*PASSAGE FOR REVIEW*.
+--
The lands occupied by Celtic peoples, whose existence can be traced over more than 25 centuries, were vast. Celts occupied land in modern day Eastern Europe, Greece, Spain, Northern Italy, Western Europe, England, Wales, Scotland and Ireland. The Celtic people have mystified anthropologists and historians for generations. They were a non literate culture whose history and literature was preserved through oral tradition. The only written records of their civilization are the texts left by classical authors, the first of which appear circa 500 BCE. These accounts, inaccurate as they may be, are important in that they demonstrate that the Celts came into cultural contact, and sometimes competition, with the Greeks as well as the Romans.

In recent years, modern archeology has been successful in reconstructing an echo of the "voice" of the ancient Celts. Facets of Celtic society, economy, and religion completely ignored by Classical texts have been brought to light. The classical image of Celtic life describes barbaric men and women dressed in uncured animal skins in primitive villages, people who worshipped strange deities and whose lives were consumed in blood feuds. Because of the authority of the classical authors, these ancient misconceptions were pervasive. They are visible, for example, hundreds of years later in some of the Shakespearean characters that people Cymbelline and King Lear.

The Celts impressed the Greeks and Romans with their bold dress and powerful appearance. Generally characterized by classical observers as a people of fair hair, of red or gold, and fair complexions, (although the people of the British Isles were described as small and dark-haired) most Celtic women apparently stood taller than the average Roman citizen. Celtic women, upon reaching maturity, adopted a complex braided style for their hair, and wore dyed and embroidered dresses. Plaids, or wrapped woven cloaks, were common for men and women alike, and gold and silver torques and armrills, as well as rings, adorned wealthy Celts. Brooches that held closed the openings of dresses and plaids were another common feature of Celtic dress. Gallic men commonly spiked their hair and bleached it to an almost white color with chalky water, and wore their beards long, while the Bretons and Picts tattooed their arms and faces with blue. Many Danish and English bogs have yielded archeological evidence of cloth and dress, and Roman historians such as Tacitus also document some of the customs of everyday Celtic life.

Some features of Celtic life were not as closely chronicled in classical sources. The quality of Celtic metal-work was technically and artistically advanced. Most Celtic people lived in well-populated farming villages, with larger towns linking smaller settlements and acting as meeting sites for economic and cultural activity. Fortified cities and shrines were erected along well-travelled roadways. This evidence of a more complex society in pre-Roman Europe has led some scholars to rethink conclusions drawn from classical texts by such authors as Caesar, Polybius, and Strabo. Celtic societies, once considered "barbaric" as seen through the lens of classical observers, are now looked upon as advanced cultures networked through the bond of a common linguistic heritage.
+--
*DATASET CONTENT*.
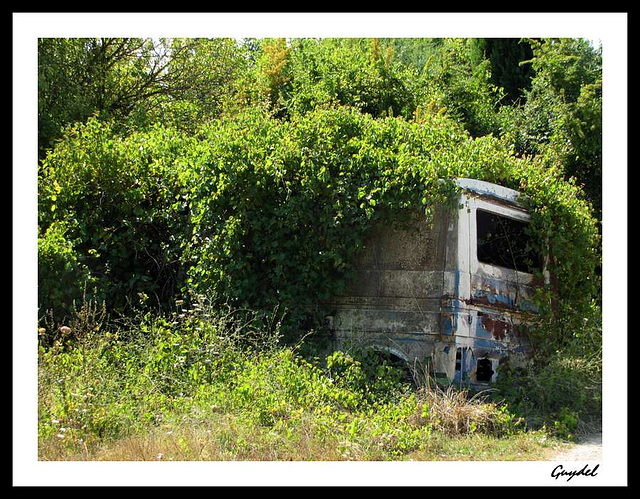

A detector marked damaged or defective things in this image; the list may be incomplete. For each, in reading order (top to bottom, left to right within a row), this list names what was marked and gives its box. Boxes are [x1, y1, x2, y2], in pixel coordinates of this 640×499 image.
+--
*PROBLEM DETAILS*. Render this sentence from the passage on the ancient Celts in Spanish: "Fortified cities and shrines were erected along well-travelled roadways."

*OUTPUT OF THE EXERCISE*. Se erigieron ciudades fortificadas y santuarios a lo largo de caminos muy transitados.